As seen in the drawing above, each shader will have access to a unique builtin(global_invocation_id)
object that will be used to know which result matrix cell to compute.
const commandEncoder = device.createCommandEncoder();
const passEncoder = commandEncoder.beginComputePass();
passEncoder.setPipeline(computePipeline);
passEncoder.setBindGroup(0, bindGroup);
const workgroupCountX = Math.ceil(firstMatrix[0] / 8);
const workgroupCountY = Math.ceil(secondMatrix[1] / 8);
passEncoder.dispatchWorkgroups(workgroupCountX, workgroupCountY);
passEncoder.end();
To end the compute pass encoder, call passEncoder.end()
. Then, create a GPU buffer to use as a destination to copy the result matrix buffer with copyBufferToBuffer
. Finally, finish encoding commands with copyEncoder.finish()
and submit those to the GPU device queue by calling device.queue.submit()
with the GPU commands.
// Get a GPU buffer for reading in an unmapped state.

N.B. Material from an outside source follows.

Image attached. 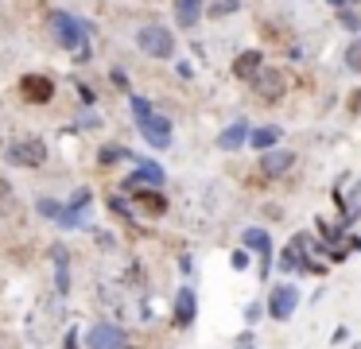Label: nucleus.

const gpuReadBuffer = device.createBuffer({
size: resultMatrixBufferSize,
usage: GPUBufferUsage.COPY_DST | GPUBufferUsage.MAP_READ
});
// Encode commands for copying buffer to buffer.

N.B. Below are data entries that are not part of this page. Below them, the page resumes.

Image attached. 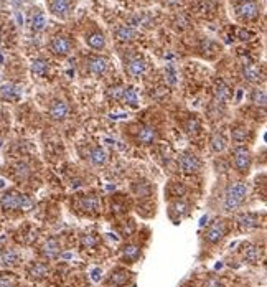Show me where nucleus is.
<instances>
[{
	"instance_id": "obj_28",
	"label": "nucleus",
	"mask_w": 267,
	"mask_h": 287,
	"mask_svg": "<svg viewBox=\"0 0 267 287\" xmlns=\"http://www.w3.org/2000/svg\"><path fill=\"white\" fill-rule=\"evenodd\" d=\"M214 97H216V101L219 102H226L231 97V89L224 83H219L216 86V91H214Z\"/></svg>"
},
{
	"instance_id": "obj_2",
	"label": "nucleus",
	"mask_w": 267,
	"mask_h": 287,
	"mask_svg": "<svg viewBox=\"0 0 267 287\" xmlns=\"http://www.w3.org/2000/svg\"><path fill=\"white\" fill-rule=\"evenodd\" d=\"M28 197H25L17 190H7L2 197H0V207L3 212H18V210H25L30 207Z\"/></svg>"
},
{
	"instance_id": "obj_38",
	"label": "nucleus",
	"mask_w": 267,
	"mask_h": 287,
	"mask_svg": "<svg viewBox=\"0 0 267 287\" xmlns=\"http://www.w3.org/2000/svg\"><path fill=\"white\" fill-rule=\"evenodd\" d=\"M167 96H168V89H165V88H157V89L152 93V97H153V99H157V101L165 99Z\"/></svg>"
},
{
	"instance_id": "obj_32",
	"label": "nucleus",
	"mask_w": 267,
	"mask_h": 287,
	"mask_svg": "<svg viewBox=\"0 0 267 287\" xmlns=\"http://www.w3.org/2000/svg\"><path fill=\"white\" fill-rule=\"evenodd\" d=\"M50 10L56 15V17H66V13H68V10H69V3L53 2V3H50Z\"/></svg>"
},
{
	"instance_id": "obj_25",
	"label": "nucleus",
	"mask_w": 267,
	"mask_h": 287,
	"mask_svg": "<svg viewBox=\"0 0 267 287\" xmlns=\"http://www.w3.org/2000/svg\"><path fill=\"white\" fill-rule=\"evenodd\" d=\"M132 190L137 197H148L152 193V187L148 182H137L132 185Z\"/></svg>"
},
{
	"instance_id": "obj_22",
	"label": "nucleus",
	"mask_w": 267,
	"mask_h": 287,
	"mask_svg": "<svg viewBox=\"0 0 267 287\" xmlns=\"http://www.w3.org/2000/svg\"><path fill=\"white\" fill-rule=\"evenodd\" d=\"M81 208L86 210V212L89 213H96L97 210H99V200L94 195H91V197H84L81 200Z\"/></svg>"
},
{
	"instance_id": "obj_14",
	"label": "nucleus",
	"mask_w": 267,
	"mask_h": 287,
	"mask_svg": "<svg viewBox=\"0 0 267 287\" xmlns=\"http://www.w3.org/2000/svg\"><path fill=\"white\" fill-rule=\"evenodd\" d=\"M89 160L92 165H96V167H101V165H104V163L107 162V153L106 150L102 147L99 145H96V147H92L91 148V152H89Z\"/></svg>"
},
{
	"instance_id": "obj_1",
	"label": "nucleus",
	"mask_w": 267,
	"mask_h": 287,
	"mask_svg": "<svg viewBox=\"0 0 267 287\" xmlns=\"http://www.w3.org/2000/svg\"><path fill=\"white\" fill-rule=\"evenodd\" d=\"M246 197H248V185L244 182H236L228 185L224 192V202L223 208L224 212H234L241 205L244 203Z\"/></svg>"
},
{
	"instance_id": "obj_4",
	"label": "nucleus",
	"mask_w": 267,
	"mask_h": 287,
	"mask_svg": "<svg viewBox=\"0 0 267 287\" xmlns=\"http://www.w3.org/2000/svg\"><path fill=\"white\" fill-rule=\"evenodd\" d=\"M226 233H228V223L224 219H216L209 224V228L204 233V241L209 244H218L226 236Z\"/></svg>"
},
{
	"instance_id": "obj_35",
	"label": "nucleus",
	"mask_w": 267,
	"mask_h": 287,
	"mask_svg": "<svg viewBox=\"0 0 267 287\" xmlns=\"http://www.w3.org/2000/svg\"><path fill=\"white\" fill-rule=\"evenodd\" d=\"M17 278L12 273H0V287H15Z\"/></svg>"
},
{
	"instance_id": "obj_34",
	"label": "nucleus",
	"mask_w": 267,
	"mask_h": 287,
	"mask_svg": "<svg viewBox=\"0 0 267 287\" xmlns=\"http://www.w3.org/2000/svg\"><path fill=\"white\" fill-rule=\"evenodd\" d=\"M32 71L38 76H45L46 71H48V63L45 60H35L32 63Z\"/></svg>"
},
{
	"instance_id": "obj_36",
	"label": "nucleus",
	"mask_w": 267,
	"mask_h": 287,
	"mask_svg": "<svg viewBox=\"0 0 267 287\" xmlns=\"http://www.w3.org/2000/svg\"><path fill=\"white\" fill-rule=\"evenodd\" d=\"M122 99H124L126 102H127V104H129V106H132V107H135L137 106V93H135V91H134L132 88H127V89H124V91H122Z\"/></svg>"
},
{
	"instance_id": "obj_9",
	"label": "nucleus",
	"mask_w": 267,
	"mask_h": 287,
	"mask_svg": "<svg viewBox=\"0 0 267 287\" xmlns=\"http://www.w3.org/2000/svg\"><path fill=\"white\" fill-rule=\"evenodd\" d=\"M48 114L53 121H63L66 119V116H68V104L61 99H55L50 104Z\"/></svg>"
},
{
	"instance_id": "obj_21",
	"label": "nucleus",
	"mask_w": 267,
	"mask_h": 287,
	"mask_svg": "<svg viewBox=\"0 0 267 287\" xmlns=\"http://www.w3.org/2000/svg\"><path fill=\"white\" fill-rule=\"evenodd\" d=\"M116 35L117 38L122 40V42H131V40L135 38V30H134L132 27H127V25H121L119 28L116 30Z\"/></svg>"
},
{
	"instance_id": "obj_43",
	"label": "nucleus",
	"mask_w": 267,
	"mask_h": 287,
	"mask_svg": "<svg viewBox=\"0 0 267 287\" xmlns=\"http://www.w3.org/2000/svg\"><path fill=\"white\" fill-rule=\"evenodd\" d=\"M53 2H61V3H69V0H50V3Z\"/></svg>"
},
{
	"instance_id": "obj_23",
	"label": "nucleus",
	"mask_w": 267,
	"mask_h": 287,
	"mask_svg": "<svg viewBox=\"0 0 267 287\" xmlns=\"http://www.w3.org/2000/svg\"><path fill=\"white\" fill-rule=\"evenodd\" d=\"M145 70H147L145 61L140 60V58H134L129 63V71L134 76H142L143 73H145Z\"/></svg>"
},
{
	"instance_id": "obj_29",
	"label": "nucleus",
	"mask_w": 267,
	"mask_h": 287,
	"mask_svg": "<svg viewBox=\"0 0 267 287\" xmlns=\"http://www.w3.org/2000/svg\"><path fill=\"white\" fill-rule=\"evenodd\" d=\"M188 208H190V207L183 202V200H177L175 203H172V207H170L172 212H170V213H172V216L177 213L178 216L182 218V216H185V215H188Z\"/></svg>"
},
{
	"instance_id": "obj_26",
	"label": "nucleus",
	"mask_w": 267,
	"mask_h": 287,
	"mask_svg": "<svg viewBox=\"0 0 267 287\" xmlns=\"http://www.w3.org/2000/svg\"><path fill=\"white\" fill-rule=\"evenodd\" d=\"M122 254H124V259H126V261H129V263H134V261H137V258L140 256V248H138V246L129 244V246H126V248L122 249Z\"/></svg>"
},
{
	"instance_id": "obj_27",
	"label": "nucleus",
	"mask_w": 267,
	"mask_h": 287,
	"mask_svg": "<svg viewBox=\"0 0 267 287\" xmlns=\"http://www.w3.org/2000/svg\"><path fill=\"white\" fill-rule=\"evenodd\" d=\"M251 102L258 107H266V102H267L266 91L264 89H254L253 94H251Z\"/></svg>"
},
{
	"instance_id": "obj_13",
	"label": "nucleus",
	"mask_w": 267,
	"mask_h": 287,
	"mask_svg": "<svg viewBox=\"0 0 267 287\" xmlns=\"http://www.w3.org/2000/svg\"><path fill=\"white\" fill-rule=\"evenodd\" d=\"M40 253L45 259H55L56 256L60 254V243L56 239H48L46 243L42 246V249H40Z\"/></svg>"
},
{
	"instance_id": "obj_24",
	"label": "nucleus",
	"mask_w": 267,
	"mask_h": 287,
	"mask_svg": "<svg viewBox=\"0 0 267 287\" xmlns=\"http://www.w3.org/2000/svg\"><path fill=\"white\" fill-rule=\"evenodd\" d=\"M243 74H244V79L249 81V83H258V81L261 79L259 70L256 68V66H253V65H246Z\"/></svg>"
},
{
	"instance_id": "obj_10",
	"label": "nucleus",
	"mask_w": 267,
	"mask_h": 287,
	"mask_svg": "<svg viewBox=\"0 0 267 287\" xmlns=\"http://www.w3.org/2000/svg\"><path fill=\"white\" fill-rule=\"evenodd\" d=\"M48 273H50V266L46 263H40V261H37V263H32L27 269L28 278L33 279V281L45 279L46 276H48Z\"/></svg>"
},
{
	"instance_id": "obj_19",
	"label": "nucleus",
	"mask_w": 267,
	"mask_h": 287,
	"mask_svg": "<svg viewBox=\"0 0 267 287\" xmlns=\"http://www.w3.org/2000/svg\"><path fill=\"white\" fill-rule=\"evenodd\" d=\"M86 43L89 45L91 48H94V50H102L106 47V38H104V35L99 33V32H96V33H91L88 38H86Z\"/></svg>"
},
{
	"instance_id": "obj_8",
	"label": "nucleus",
	"mask_w": 267,
	"mask_h": 287,
	"mask_svg": "<svg viewBox=\"0 0 267 287\" xmlns=\"http://www.w3.org/2000/svg\"><path fill=\"white\" fill-rule=\"evenodd\" d=\"M238 226L243 233L259 228V216L256 213H241L238 216Z\"/></svg>"
},
{
	"instance_id": "obj_12",
	"label": "nucleus",
	"mask_w": 267,
	"mask_h": 287,
	"mask_svg": "<svg viewBox=\"0 0 267 287\" xmlns=\"http://www.w3.org/2000/svg\"><path fill=\"white\" fill-rule=\"evenodd\" d=\"M50 50L53 51L55 55H61V56L68 55L71 51V43L69 40L65 37H55L50 43Z\"/></svg>"
},
{
	"instance_id": "obj_40",
	"label": "nucleus",
	"mask_w": 267,
	"mask_h": 287,
	"mask_svg": "<svg viewBox=\"0 0 267 287\" xmlns=\"http://www.w3.org/2000/svg\"><path fill=\"white\" fill-rule=\"evenodd\" d=\"M206 287H221V283L216 281V279H209L206 283Z\"/></svg>"
},
{
	"instance_id": "obj_41",
	"label": "nucleus",
	"mask_w": 267,
	"mask_h": 287,
	"mask_svg": "<svg viewBox=\"0 0 267 287\" xmlns=\"http://www.w3.org/2000/svg\"><path fill=\"white\" fill-rule=\"evenodd\" d=\"M168 81H170L172 84L175 83V73H173L172 70H168Z\"/></svg>"
},
{
	"instance_id": "obj_44",
	"label": "nucleus",
	"mask_w": 267,
	"mask_h": 287,
	"mask_svg": "<svg viewBox=\"0 0 267 287\" xmlns=\"http://www.w3.org/2000/svg\"><path fill=\"white\" fill-rule=\"evenodd\" d=\"M238 2H246V0H238Z\"/></svg>"
},
{
	"instance_id": "obj_3",
	"label": "nucleus",
	"mask_w": 267,
	"mask_h": 287,
	"mask_svg": "<svg viewBox=\"0 0 267 287\" xmlns=\"http://www.w3.org/2000/svg\"><path fill=\"white\" fill-rule=\"evenodd\" d=\"M233 163L234 168L239 173H248L251 170V163H253V157H251L249 148L243 145H238L233 150Z\"/></svg>"
},
{
	"instance_id": "obj_30",
	"label": "nucleus",
	"mask_w": 267,
	"mask_h": 287,
	"mask_svg": "<svg viewBox=\"0 0 267 287\" xmlns=\"http://www.w3.org/2000/svg\"><path fill=\"white\" fill-rule=\"evenodd\" d=\"M248 136H249L248 127H244V126H234L233 127V141L234 142H246Z\"/></svg>"
},
{
	"instance_id": "obj_31",
	"label": "nucleus",
	"mask_w": 267,
	"mask_h": 287,
	"mask_svg": "<svg viewBox=\"0 0 267 287\" xmlns=\"http://www.w3.org/2000/svg\"><path fill=\"white\" fill-rule=\"evenodd\" d=\"M46 27V17L43 12H37L32 18V28L35 32H42V30Z\"/></svg>"
},
{
	"instance_id": "obj_20",
	"label": "nucleus",
	"mask_w": 267,
	"mask_h": 287,
	"mask_svg": "<svg viewBox=\"0 0 267 287\" xmlns=\"http://www.w3.org/2000/svg\"><path fill=\"white\" fill-rule=\"evenodd\" d=\"M88 65H89V71L92 74H102L107 68V61L104 58H101V56L89 60Z\"/></svg>"
},
{
	"instance_id": "obj_7",
	"label": "nucleus",
	"mask_w": 267,
	"mask_h": 287,
	"mask_svg": "<svg viewBox=\"0 0 267 287\" xmlns=\"http://www.w3.org/2000/svg\"><path fill=\"white\" fill-rule=\"evenodd\" d=\"M135 139L138 144H142V145H150V144H153L158 139V131L153 126H142L138 127Z\"/></svg>"
},
{
	"instance_id": "obj_17",
	"label": "nucleus",
	"mask_w": 267,
	"mask_h": 287,
	"mask_svg": "<svg viewBox=\"0 0 267 287\" xmlns=\"http://www.w3.org/2000/svg\"><path fill=\"white\" fill-rule=\"evenodd\" d=\"M209 145H211L213 152L219 153L228 147V141H226V137L223 136V132H214L211 136V139H209Z\"/></svg>"
},
{
	"instance_id": "obj_15",
	"label": "nucleus",
	"mask_w": 267,
	"mask_h": 287,
	"mask_svg": "<svg viewBox=\"0 0 267 287\" xmlns=\"http://www.w3.org/2000/svg\"><path fill=\"white\" fill-rule=\"evenodd\" d=\"M0 96H2V99L5 101H17L20 99V96H22V91L13 84H3L2 88H0Z\"/></svg>"
},
{
	"instance_id": "obj_5",
	"label": "nucleus",
	"mask_w": 267,
	"mask_h": 287,
	"mask_svg": "<svg viewBox=\"0 0 267 287\" xmlns=\"http://www.w3.org/2000/svg\"><path fill=\"white\" fill-rule=\"evenodd\" d=\"M178 168L185 175H193V173H197L200 168H201V162H200V158L195 155V153L185 152L182 153V157L178 158Z\"/></svg>"
},
{
	"instance_id": "obj_39",
	"label": "nucleus",
	"mask_w": 267,
	"mask_h": 287,
	"mask_svg": "<svg viewBox=\"0 0 267 287\" xmlns=\"http://www.w3.org/2000/svg\"><path fill=\"white\" fill-rule=\"evenodd\" d=\"M15 168H17V170H15V172H17V175L18 177H22V178H25V177H27L28 175V167L27 165H25V163H18V165L17 167H15Z\"/></svg>"
},
{
	"instance_id": "obj_11",
	"label": "nucleus",
	"mask_w": 267,
	"mask_h": 287,
	"mask_svg": "<svg viewBox=\"0 0 267 287\" xmlns=\"http://www.w3.org/2000/svg\"><path fill=\"white\" fill-rule=\"evenodd\" d=\"M0 259L5 268H15L20 263V254L13 248H2L0 251Z\"/></svg>"
},
{
	"instance_id": "obj_33",
	"label": "nucleus",
	"mask_w": 267,
	"mask_h": 287,
	"mask_svg": "<svg viewBox=\"0 0 267 287\" xmlns=\"http://www.w3.org/2000/svg\"><path fill=\"white\" fill-rule=\"evenodd\" d=\"M185 192H187V188H185V187L182 185V183H178V182L170 183V185H168V188H167V193L170 195V197H173V198L183 197Z\"/></svg>"
},
{
	"instance_id": "obj_16",
	"label": "nucleus",
	"mask_w": 267,
	"mask_h": 287,
	"mask_svg": "<svg viewBox=\"0 0 267 287\" xmlns=\"http://www.w3.org/2000/svg\"><path fill=\"white\" fill-rule=\"evenodd\" d=\"M131 281V273L126 269H116L112 271L111 278H109V283L114 284V286H124Z\"/></svg>"
},
{
	"instance_id": "obj_18",
	"label": "nucleus",
	"mask_w": 267,
	"mask_h": 287,
	"mask_svg": "<svg viewBox=\"0 0 267 287\" xmlns=\"http://www.w3.org/2000/svg\"><path fill=\"white\" fill-rule=\"evenodd\" d=\"M261 259V251L258 246L254 244H248L244 249V261L249 264H258Z\"/></svg>"
},
{
	"instance_id": "obj_42",
	"label": "nucleus",
	"mask_w": 267,
	"mask_h": 287,
	"mask_svg": "<svg viewBox=\"0 0 267 287\" xmlns=\"http://www.w3.org/2000/svg\"><path fill=\"white\" fill-rule=\"evenodd\" d=\"M99 274H101V271H99V269L92 271V279H94V281H97V279H99Z\"/></svg>"
},
{
	"instance_id": "obj_37",
	"label": "nucleus",
	"mask_w": 267,
	"mask_h": 287,
	"mask_svg": "<svg viewBox=\"0 0 267 287\" xmlns=\"http://www.w3.org/2000/svg\"><path fill=\"white\" fill-rule=\"evenodd\" d=\"M200 129V122L198 119H195V117H192V119L188 121V124L185 126V131L188 132V134H195V132H198Z\"/></svg>"
},
{
	"instance_id": "obj_6",
	"label": "nucleus",
	"mask_w": 267,
	"mask_h": 287,
	"mask_svg": "<svg viewBox=\"0 0 267 287\" xmlns=\"http://www.w3.org/2000/svg\"><path fill=\"white\" fill-rule=\"evenodd\" d=\"M236 15L243 20H253L259 15V7L254 0H246V2H241V5L236 7Z\"/></svg>"
}]
</instances>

commandEncoder.copyBufferToBuffer(
resultMatrixBuffer /* source buffer */,
0 /* source offset */,
gpuReadBuffer /* destination buffer */,
0 /* destination offset */,
resultMatrixBufferSize /* size */
);
// Submit GPU commands.
const gpuCommands = commandEncoder.finish();
device.queue.submit([gpuCommands]);
Read result matrix
Reading the result matrix is as easy as calling gpuReadBuffer.mapAsync()
with GPUMapMode.READ
and waiting for the returning promise to resolve which indicates the GPU buffer is now mapped. At this point, it is possible to get the mapped range with gpuReadBuffer.getMappedRange()
.
In our code, the result logged in DevTools JavaScript console is "2, 2, 50, 60, 114, 140".
// Read buffer.
await gpuReadBuffer.mapAsync(GPUMapMode.READ);
const arrayBuffer = gpuReadBuffer.getMappedRange();
console.log(new Float32Array(arrayBuffer));
Congratulations! You made it. You can play with the sample.
One last trick
One way of making your code easier to read is to use the handy getBindGroupLayout
method of the compute pipeline to infer the bind group layout from the shader module. This trick removes the need from creating a custom bind group layout and specifying a pipeline layout in your compute pipeline as you can see below.
An illustration of getBindGroupLayout
for the previous sample is available.
const computePipeline = device.createComputePipeline({
- layout: device.createPipelineLayout({
- bindGroupLayouts: [bindGroupLayout]
- }),
compute: {
-// Bind group layout and bind group
- const bindGroupLayout = device.createBindGroupLayout({
- entries: [
- {
- binding: 0,
- visibility: GPUShaderStage.COMPUTE,
- buffer: {
- type: "read-only-storage"
- }
- },
- {
- binding: 1,
- visibility: GPUShaderStage.COMPUTE,
- buffer: {
- type: "read-only-storage"
- }
- },
- {
- binding: 2,
- visibility: GPUShaderStage.COMPUTE,
- buffer: {
- type: "storage"
- }
- }
- ]
- });
+// Bind group
const bindGroup = device.createBindGroup({
- layout: bindGroupLayout,
+ layout: computePipeline.getBindGroupLayout(0 /* index */),
entries: [
Performance findings
So how does running matrix multiplication on a GPU compare to running it on a CPU? To find out, I wrote the program just described for a CPU. And as you can see in the graph below, using the full power of GPU seems like an obvious choice when the size of the matrices is greater than 256 by 256.
This article was just the beginning of my journey exploring WebGPU. Expect more articles soon featuring more deep dives in GPU Compute and on how rendering (canvas, texture, sampler) works in WebGPU.